Thankfully for us concerned cat owners, there is a FeLV vaccine that has proven itself highly effective from this deadly virus. (Cats are routinely given this vaccine as early as 8-12 weeks of age, so chances are your cat received this as a kitten should you have gotten them from a rescue/shelter.)
For cats that have been properly vaccinated, the chances of them contracting the disease from an infected cat is highly unlikely. Therefore, keeping a cat in your home that is vaccinated, and giving a FeLV cat a chance to live out their final months or years in a loving forever home is something that you may consider without worrying that you’ll be putting your cat’s health at risk.
How Is FIV Transmitted?
Some might think that close contact is how FIV is spread, but this is entirely untrue. For FIV to be transmitted to another cat, it is done so from a deep puncture wound that breaks the skin barrier. These are not the playful little nibbles that cats will exhibit during those fun little cat battles. They’re more the kind that a cat would do during an aggressive fight, i.e. a territory dispute.

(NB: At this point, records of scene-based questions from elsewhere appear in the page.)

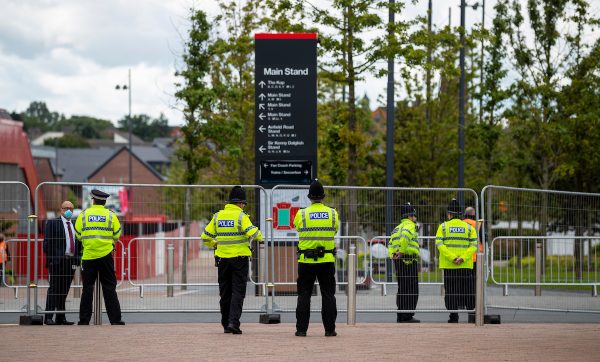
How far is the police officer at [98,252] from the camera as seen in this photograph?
583 inches

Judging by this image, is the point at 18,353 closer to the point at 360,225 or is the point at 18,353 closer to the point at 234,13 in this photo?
the point at 360,225

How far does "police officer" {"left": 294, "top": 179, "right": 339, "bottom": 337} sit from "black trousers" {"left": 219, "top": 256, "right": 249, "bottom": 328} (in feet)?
2.46

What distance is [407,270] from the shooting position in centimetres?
1608

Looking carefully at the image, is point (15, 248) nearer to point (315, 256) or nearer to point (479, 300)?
point (315, 256)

For this reason, as well as the longevity of a cat’s life living with FIV, it’s crucial that they are kept indoors. A stress-free environment where the spread of disease can be contained and monitored.
- Enlarged lymph nodes
- Weight loss
- Disheveled coat
- Poor appetite
- Abnormal appearance or inflammation of the eye (conjunctivitis)
- Inflammation of the gums (gingivitis)
- Inflammation of the mouth (stomatitis)
- Dental disease
- Skin redness or hair loss
- Wounds that don’t heal
- Discharge from eyes or nose
- Frequent urination, straining to urinate or urinating outside of litter box
- Behavior change
Another less common way in which FIV is spread is from an FIV-infected mother cat to her kitten. (This is what happened to Marmalade below) But please know that FIV has NOT been found to spread through sharing food bowls and litter boxes, social grooming, sneezing and other casual modes of contact.
We hope this information will help influence a cat lover to consider adopting a cat with FIV or FeLV. They deserve to live out the rest of their days–however long that may be–in a loving home rather than a lonely shelter.
Do your part for cats in need living with FIV and FeLV! If you don’t have room to adopt another cat, help to advocate for them. Be sure everyone knows that they can have a voice and hopefully, a home.
REMEMBER: ADOPT, DON’T SHOP; FOSTERING SAVES LIVES & SPAY AND NEUTER!